Collector configuration for PHI redaction

The redaction processor ran on all telemetry before it left the collector. We tested it extensively with sample PHI patterns to ensure nothing leaked through. The compliance team reviewed and approved the patterns.

Correlation

The magic was in correlation. Every incoming request received a trace ID at the edge (or preserved one if the caller provided it). This ID propagated through all service calls, appeared in every log line, and tagged all metrics.

In Grafana, clicking a trace showed all related logs. Viewing a log line linked to the trace. Metric spikes could be drilled down to the specific traces that contributed. The three signals became one story.

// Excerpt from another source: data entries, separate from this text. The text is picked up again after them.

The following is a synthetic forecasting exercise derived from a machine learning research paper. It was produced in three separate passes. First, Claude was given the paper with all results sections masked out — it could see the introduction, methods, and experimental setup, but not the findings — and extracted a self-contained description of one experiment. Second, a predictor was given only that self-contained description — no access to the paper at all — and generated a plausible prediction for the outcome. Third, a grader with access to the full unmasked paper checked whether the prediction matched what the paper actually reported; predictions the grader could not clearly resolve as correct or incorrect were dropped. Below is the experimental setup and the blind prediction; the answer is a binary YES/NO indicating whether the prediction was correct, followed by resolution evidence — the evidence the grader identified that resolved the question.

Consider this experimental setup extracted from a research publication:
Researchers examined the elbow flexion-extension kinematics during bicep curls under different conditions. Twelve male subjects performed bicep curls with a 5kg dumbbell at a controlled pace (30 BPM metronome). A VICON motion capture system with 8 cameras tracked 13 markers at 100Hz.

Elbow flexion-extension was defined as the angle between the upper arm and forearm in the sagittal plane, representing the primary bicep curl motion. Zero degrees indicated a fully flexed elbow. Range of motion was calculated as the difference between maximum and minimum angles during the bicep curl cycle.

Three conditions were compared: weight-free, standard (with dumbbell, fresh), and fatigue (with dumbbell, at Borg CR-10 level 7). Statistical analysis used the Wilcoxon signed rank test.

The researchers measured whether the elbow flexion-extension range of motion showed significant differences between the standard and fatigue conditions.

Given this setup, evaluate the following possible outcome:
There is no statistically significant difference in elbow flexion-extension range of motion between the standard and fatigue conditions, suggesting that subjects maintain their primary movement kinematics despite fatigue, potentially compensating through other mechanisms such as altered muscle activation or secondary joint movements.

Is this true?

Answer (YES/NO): YES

We configured log formatting to include trace context automatically:

{
  "timestamp": "2024-03-15T10:23:45.123Z",
  "level": "error",
  "message": "Failed to process claim",
  "service": "claims-processor",
  "trace_id": "abc123def456",
  "span_id": "789xyz",
  "error": "Invalid provider ID"
}
Structured log format with trace context for Loki correlation

Grafana’s Loki datasource recognized the trace_id field (this is the default field name Loki expects for trace correlation; it can be configured via the derivedFields setting in the Loki datasource) and linked directly to Tempo.

Alerting

We replaced the scattered alerting setup with Alertmanager routing to PagerDuty. Alerts were defined based on SLOs rather than arbitrary thresholds:

  • Error rate alerts: Fire when error rate exceeds SLO burn rate
  • Latency alerts: Fire when P99 latency degrades beyond SLO
  • Availability alerts: Fire when synthetic checks fail

We implemented alert correlation to reduce noise. Multiple alerts from the same underlying incident grouped together, and engineers received one page with full context rather than a storm of individual alerts.

Tradeoffs

The Grafana stack had real limitations compared to Datadog:

UI polish. Datadog’s interface is more intuitive. Grafana required more training.

APM features. Datadog’s automatic service maps and dependency detection are better. We built our own service map using trace data, but it required manual maintenance.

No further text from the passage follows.